Valzer bancario, chi balla e chi no

Mps fa di tutto per farsi acquistare, Bpm smania per trovare un partner e UniCredit è tirata per la giacca un po’ da chiunque ma per ora si trincera dietro i “no” a raffica del suo ceo Jean Pierre Mustier. In attesa di vedere quel che succede entro la fine dell’anno, la musica pare non essersi placata nel valzer bancario italiano. Un ciclo di danze iniziato con l’acquisizione di Ubi Banca da parte di Intesa Sanpaolo. E che ora vede ancora in pista un pugno di protagonisti illustri, ma con situazioni molto diverse tra loro che riassumiamo qui di seguito.

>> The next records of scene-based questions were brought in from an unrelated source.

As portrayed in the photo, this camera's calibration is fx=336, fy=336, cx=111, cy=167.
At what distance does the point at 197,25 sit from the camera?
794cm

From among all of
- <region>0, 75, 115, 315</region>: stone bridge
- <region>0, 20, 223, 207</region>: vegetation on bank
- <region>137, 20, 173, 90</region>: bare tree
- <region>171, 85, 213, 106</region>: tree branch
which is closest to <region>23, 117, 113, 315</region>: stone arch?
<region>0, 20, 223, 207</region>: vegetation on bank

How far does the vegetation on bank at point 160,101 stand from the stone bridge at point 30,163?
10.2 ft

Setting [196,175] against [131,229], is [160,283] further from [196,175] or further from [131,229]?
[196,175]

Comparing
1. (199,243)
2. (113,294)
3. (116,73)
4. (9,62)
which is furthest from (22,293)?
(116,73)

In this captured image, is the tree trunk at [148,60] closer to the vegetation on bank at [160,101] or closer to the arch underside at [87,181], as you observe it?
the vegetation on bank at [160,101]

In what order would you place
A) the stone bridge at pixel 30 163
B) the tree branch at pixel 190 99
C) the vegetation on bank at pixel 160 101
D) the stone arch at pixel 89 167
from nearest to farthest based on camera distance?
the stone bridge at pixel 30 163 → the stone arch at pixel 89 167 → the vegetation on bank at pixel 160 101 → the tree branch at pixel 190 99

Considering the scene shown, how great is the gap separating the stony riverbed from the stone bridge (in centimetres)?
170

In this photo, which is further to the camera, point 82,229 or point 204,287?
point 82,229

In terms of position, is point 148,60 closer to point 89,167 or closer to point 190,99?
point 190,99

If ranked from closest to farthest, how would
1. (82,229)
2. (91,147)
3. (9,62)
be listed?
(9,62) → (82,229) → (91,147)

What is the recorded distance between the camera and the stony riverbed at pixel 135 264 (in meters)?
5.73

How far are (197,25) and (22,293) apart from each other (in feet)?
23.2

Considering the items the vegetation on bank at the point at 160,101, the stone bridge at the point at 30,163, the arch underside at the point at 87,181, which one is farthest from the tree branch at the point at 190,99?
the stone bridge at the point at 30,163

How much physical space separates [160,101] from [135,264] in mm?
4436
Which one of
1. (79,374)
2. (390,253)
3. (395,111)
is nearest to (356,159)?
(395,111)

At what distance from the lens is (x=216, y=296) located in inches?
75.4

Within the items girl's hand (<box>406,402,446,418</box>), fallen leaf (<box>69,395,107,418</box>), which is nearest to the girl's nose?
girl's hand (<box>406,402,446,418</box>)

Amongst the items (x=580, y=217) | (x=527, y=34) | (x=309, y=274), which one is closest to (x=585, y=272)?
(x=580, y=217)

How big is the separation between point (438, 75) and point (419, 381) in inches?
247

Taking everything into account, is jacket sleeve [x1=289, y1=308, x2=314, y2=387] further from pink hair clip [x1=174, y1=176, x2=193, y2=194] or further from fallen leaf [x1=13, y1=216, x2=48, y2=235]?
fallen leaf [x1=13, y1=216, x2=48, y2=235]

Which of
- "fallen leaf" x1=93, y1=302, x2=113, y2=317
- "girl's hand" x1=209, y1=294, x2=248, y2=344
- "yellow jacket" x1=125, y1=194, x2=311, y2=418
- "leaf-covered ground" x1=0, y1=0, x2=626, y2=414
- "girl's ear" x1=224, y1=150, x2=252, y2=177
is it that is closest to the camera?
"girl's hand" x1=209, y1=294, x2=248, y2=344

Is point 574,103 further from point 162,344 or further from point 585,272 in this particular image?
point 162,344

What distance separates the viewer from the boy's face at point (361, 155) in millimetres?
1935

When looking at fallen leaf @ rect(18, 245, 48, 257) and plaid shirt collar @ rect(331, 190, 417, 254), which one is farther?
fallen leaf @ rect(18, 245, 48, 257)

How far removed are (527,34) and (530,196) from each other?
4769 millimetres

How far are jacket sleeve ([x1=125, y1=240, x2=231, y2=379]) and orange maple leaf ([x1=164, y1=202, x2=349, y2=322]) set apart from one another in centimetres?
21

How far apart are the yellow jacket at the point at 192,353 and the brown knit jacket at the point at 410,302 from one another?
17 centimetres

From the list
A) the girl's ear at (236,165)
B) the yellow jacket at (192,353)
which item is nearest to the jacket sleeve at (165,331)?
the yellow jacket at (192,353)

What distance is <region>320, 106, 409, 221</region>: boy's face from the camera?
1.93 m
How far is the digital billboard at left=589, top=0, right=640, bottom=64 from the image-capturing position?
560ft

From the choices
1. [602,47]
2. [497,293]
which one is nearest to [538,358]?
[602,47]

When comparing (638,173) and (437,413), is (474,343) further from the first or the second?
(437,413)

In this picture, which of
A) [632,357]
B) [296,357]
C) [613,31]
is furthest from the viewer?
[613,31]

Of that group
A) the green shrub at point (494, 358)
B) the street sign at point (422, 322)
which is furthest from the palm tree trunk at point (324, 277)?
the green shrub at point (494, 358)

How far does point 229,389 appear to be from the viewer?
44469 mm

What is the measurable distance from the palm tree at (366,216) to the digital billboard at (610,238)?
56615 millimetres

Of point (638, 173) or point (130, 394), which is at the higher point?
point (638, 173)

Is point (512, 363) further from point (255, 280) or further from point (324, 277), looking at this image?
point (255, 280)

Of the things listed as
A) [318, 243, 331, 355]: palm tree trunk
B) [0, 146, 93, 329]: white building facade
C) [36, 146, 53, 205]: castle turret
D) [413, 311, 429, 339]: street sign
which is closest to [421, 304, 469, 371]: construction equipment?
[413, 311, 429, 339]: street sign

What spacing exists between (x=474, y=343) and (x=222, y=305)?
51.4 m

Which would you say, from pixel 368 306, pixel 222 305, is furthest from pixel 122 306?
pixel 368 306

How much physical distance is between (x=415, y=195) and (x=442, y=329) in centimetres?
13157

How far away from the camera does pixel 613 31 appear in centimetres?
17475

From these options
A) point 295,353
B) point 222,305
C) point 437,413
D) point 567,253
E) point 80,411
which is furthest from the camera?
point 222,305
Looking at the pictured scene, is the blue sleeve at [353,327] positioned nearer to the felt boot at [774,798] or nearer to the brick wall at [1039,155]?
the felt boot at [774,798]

Partiamo dalla dama più corteggiata: Unicredit. L’istituto milanese è la seconda banca italiana ed è probabilmente l’unica, in questo momento, che potrebbe pensare di accollarsi quel che rimane di Montepaschi, attualmente partecipata con una quota del 68% dal Tesoro che è disposto a tutto pur di privatizzarla. Questa fronte è di grande interesse anche per il mondo della consulenza finanziaria, dal momento che Mps ha in pancia la banca rete Widiba. Nelle scorse settimane, le indiscrezioni parlavano di un’UniCredit pronta a dividere in due le sue attività: quelle estere in una subholding da quotare a Francoforte, quelle italiane da destinare a un matrimonio con Mps. Si era parlato di uno Stato disponibile a mettere miliardi per agevolare l’operazione. Ma Mustier, alla presentazione dei conti trimestrali, ha gelato un po’ tutti con due frasi: “Preferiamo trasformare la banca piuttosto che integrare altri soggetti” e, riguardo alla subholding, il ceo ha detto che nelle condizioni attuali “non serve realizzare questo progetto”.

Mps, dal canto suo, ha accumulato un altro trimestre di perdite per 451 milioni a causa dei nuovi accantonamenti a fronte dei rischi legali. Il ceo Guido Bastianini, intanto, sta lavorando all’aumento di capitale. Quale sarà il suo fabbisogno lo si capirà entro la fine dell’anno, ma si parla indicativamente di una cifra compresa nella forchetta 2-2,5 miliardi di euro. Un passaggio, quest’ultimo, importante per rendere più appetibile l’istituto in vista di un’aggregazione.

Poi c’è Bpm, al quale è attribuito da tempo un flirt con Crédit Agricole. L’istituto guidato Giuseppe Castagna ha realizzato un utile dei primi nove mesi del 2020 a 262,5 milioni di euro, inevitabilmente più basso rispetto ai 701 milioni del 2019. E da tempo lascia aperta la porta a eventuali partner per “discutere con chiunque presenti un progetto solido, nelle regioni dove siamo più forti”. Ma, si sa, il covid non rende facili i contatti e per ora anche questo fronte rimane in stand-by. Qualcosa, però, dovrebbe succedere e magari ci sarà già un’accelerata a fine anno.